Notes for Remarks by

 

Richard B. Evans

President and Chief Executive Officer

Alcan Inc.

 

 

 

To the

104th Annual Meeting of Shareholders of Alcan Inc. 

 

 

 

 

Montreal

April 27, 2006

 


 

Thank you, Yves.good morning ladies and gentlemen.

 

I would like to add my welcome to that of our Chairman. It is always a pleasure to meet our fellow shareholders, employees, retirees and other stakeholders at Alcan's AGM.

 

I would also like to echo Yves' words by offering my own personal congratulations and thanks to Travis for his contributions to Alcan over the past five years. He truly has played a pivotal role in Alcan's evolution and I am sure that he will continue to follow our future with interest. Travis, thank you and I wish you all the best in your retirement.

 

The year 2005 was a year of consolidation and accomplishment for Alcan - and a year of building for an exciting future.

 

It was a year in which we:

 

  • Successfully completed the Pechiney integration, achieving a run-rate of US$400 million in annual synergies - US$40 million above our original US$360-million target;
     

  • Spun off and launched the world's leading aluminum rolled-products company, now known as Novelis;
     

  • Fully deployed the Alcan Integrated Management System, or AIMS as we know it, worldwide; and
     

  • Established Alcan as a leading global benchmark for sustainability within the mining and metals sector.

 

Those were the major headlines of 2005 for Alcan. But behind the headlines, other equally important activities were under way - important strategic initiatives that will drive the headlines of 2006 and beyond.

 

Here is a brief glimpse of three of these initiatives:

 

  • The 40 percent owned Alouette Smelter in Sept-Isles Quebec, now the largest and most modern in the Americas, completed its US$1.1 billion expansion on budget and ahead of schedule in 2005 - and in time to fully capitalize on the strong market fundamentals for primary aluminum in 2006.
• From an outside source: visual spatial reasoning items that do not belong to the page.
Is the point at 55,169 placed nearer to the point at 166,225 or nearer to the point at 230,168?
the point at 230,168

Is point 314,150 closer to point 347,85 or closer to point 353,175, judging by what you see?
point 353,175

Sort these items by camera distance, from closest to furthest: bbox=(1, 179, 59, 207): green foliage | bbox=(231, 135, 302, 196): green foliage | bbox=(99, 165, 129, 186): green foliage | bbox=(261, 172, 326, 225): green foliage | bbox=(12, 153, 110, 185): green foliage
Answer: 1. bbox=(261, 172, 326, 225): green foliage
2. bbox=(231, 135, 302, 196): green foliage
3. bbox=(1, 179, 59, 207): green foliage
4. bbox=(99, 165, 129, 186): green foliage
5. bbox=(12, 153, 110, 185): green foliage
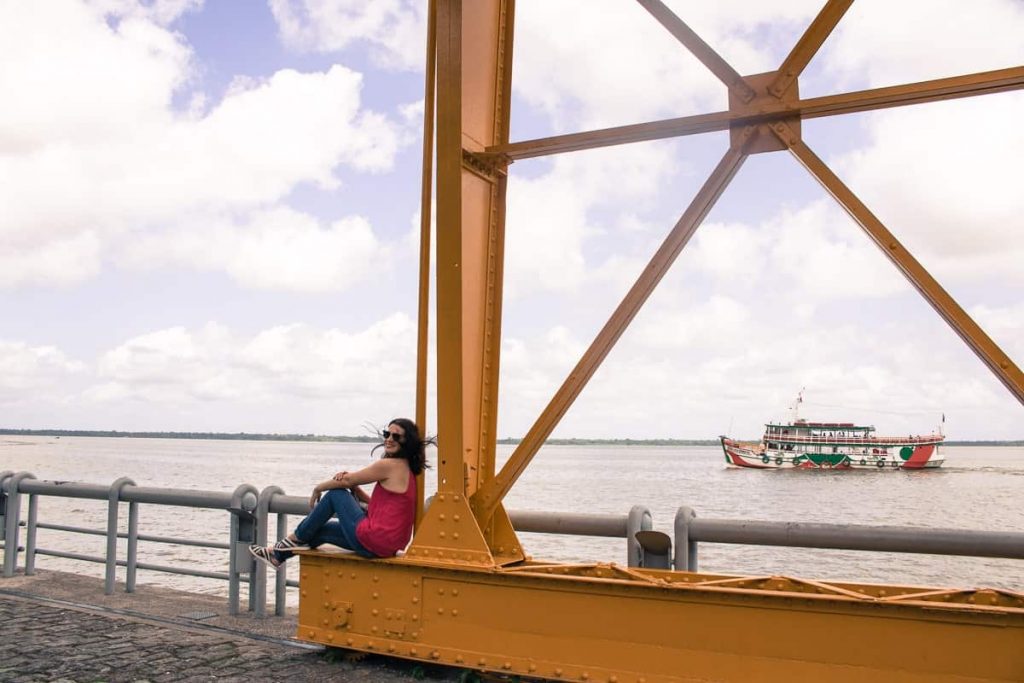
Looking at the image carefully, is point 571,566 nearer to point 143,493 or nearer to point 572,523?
point 572,523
  • Our Ravenswood rolling complex in West Virginia successfully turned around its fortunes with a renewed focus on the aerospace market and a new five-year labour pact. Through Ravenswood and its sister plant in Issoire, France, Alcan has become a leading global manufacturer in the aerospace market, supplying the newest and most advanced civil aircraft programs in the world, including the Airbus A-380 and the Boeing 777 and 787 Dreamliner.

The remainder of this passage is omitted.